Though glycolysis is a pathway focused on the metabolism of glucose and fructose, the fact that other sugars can be readily metabolized into glucose means that glycolysis can be used for extracting energy from them as well. Galactose is a good example. It is commonly produced in the produced in the body as a result of hydrolysis of lactose, catalyzed by the enzyme known as lactase (Figure 6.17). Deficiency of lactase is the cause of lactose intolerance.

Galactose enters into glycolysis after a few reactions that convert it into glucose-6-phosphate.
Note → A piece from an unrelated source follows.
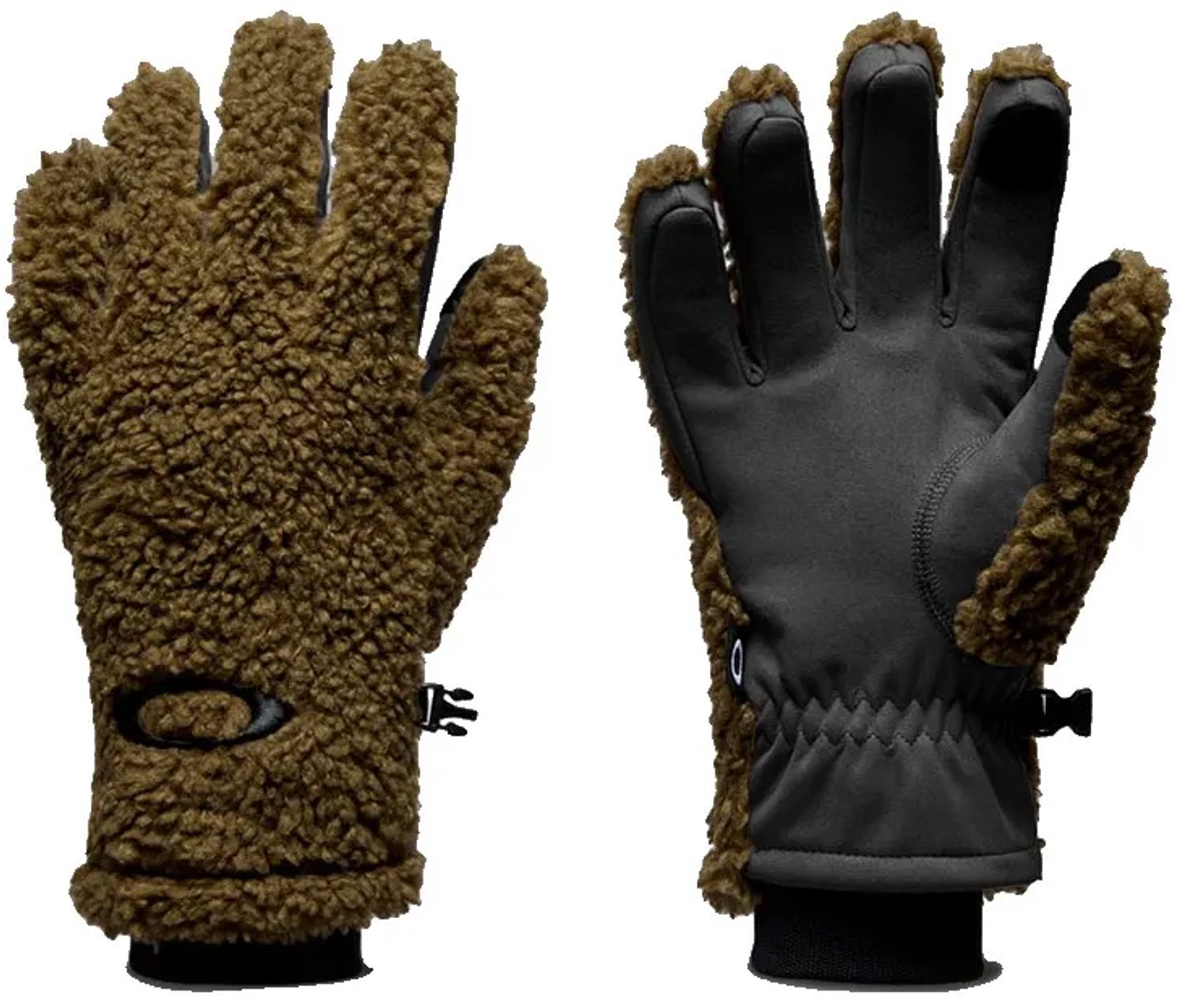 Oakley Apparel Mountain Fire Handschoenen Bruin L Man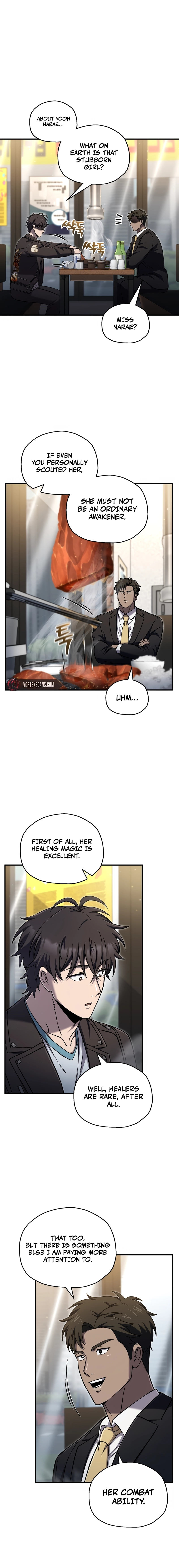Solo Resurrection Chapter 78 - Page 10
Deficiency of galactose conversion enzymes results in accumulation of galactose (from breakdown of lactose). Excess galactose is converted to galactitol, a sugar alcohol. Galactitol in the human eye lens causes it to absorb water and this may be a factor in formation of cataracts.

 

Pyruvate metabolism

As described in an earlier chapter, pyruvate produced in glycolysis can be oxidized to acetyl-CoA, which is itself oxidized in the citric acid cycle to carbon dioxide. That is not the only metabolic fate of pyruvate, though (Figure 6.23).
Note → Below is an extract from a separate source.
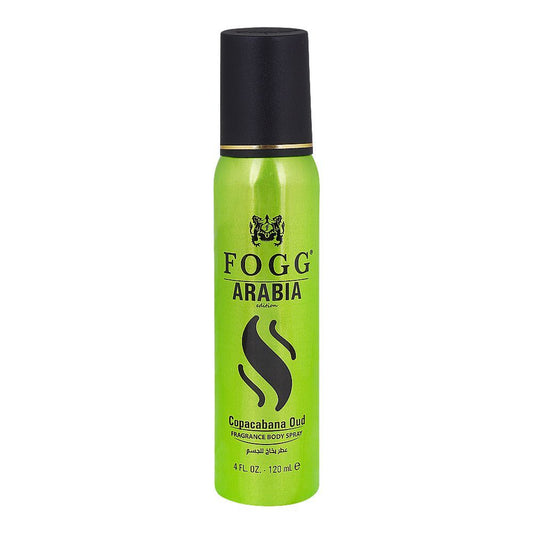 Fogg Arabia Edition Copacabana Oud Fragrance Body Spray - 120ML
Among its other possible fates, pyruvate can be processed anaerobically by fermentation to ethanol (in bacteria and yeasts) or lactic acid (in animals).

 

Specific glycolysis controls

Control of glycolysis and gluconeogenesis is unusual for metabolic pathways, in that regulation occurs at multiple points. For glycolysis, this involves three enzymes:

1. Hexokinase (Glucose ⇄ G6P)

2. Phosphofructokinase-1 (F6P ⇄ F1,6BP)

3. Pyruvate kinase (PEP ⇄ Pyruvate).

 

 

Polysaccharide metabolism

Sugars are metabolized rapidly in the body and that is one of the primary reasons they are used. Managing levels of glucose in the body is very important – too much leads to complications related to diabetes and too little gives rise to hypoglycemia (low blood sugar). Sugars in the body are maintained by three processes – 1) diet; 2) synthesis (gluconeogenesis); and 3) storage. The storage forms of sugars are, of course, the polysaccharides and their metabolism is our next topic of discussion.

Amylose and amylopectin

The energy needs of a plant are much less dynamic than those of animals. Muscular contraction, nervous systems, and information processing in the brain require large amounts of quick energy. Because of this, the polysaccharides stored in plants are somewhat less complicated than those of animals. Plants store glucose for energy in the form of amylose (Figure 6.34) and amylopectin and for structural integrity in the form of cellulose. These structures differ in that cellulose contains glucose units solely joined by β-1,4 bonds, whereas amylose has only α-1,4 bonds and amylopectin has α-1,4 and α-1,6 bonds.

Glycogen

Animals store glucose primarily in liver and muscle in the form of a compound related to amylopectin known as glycogen. The structural differences between glycogen and amylopectin are solely due to the frequency of the α-1,6 branches of glucoses. In glycogen they occur about every 10 residues instead of every 30-50, as in amylopectin (Figure 6.35).

Because glycogen contains so many glucoses, it acts like a battery backup for the body, providing a quick source of glucose when needed and providing a place to store excess glucose when glucose concentrations in the blood rise.

The branching of glycogen is an important feature of the molecule metabolically as well. Since glycogen is broken down from the “ends” of the molecule, more branches translate to more ends, and more glucose that can be released at once.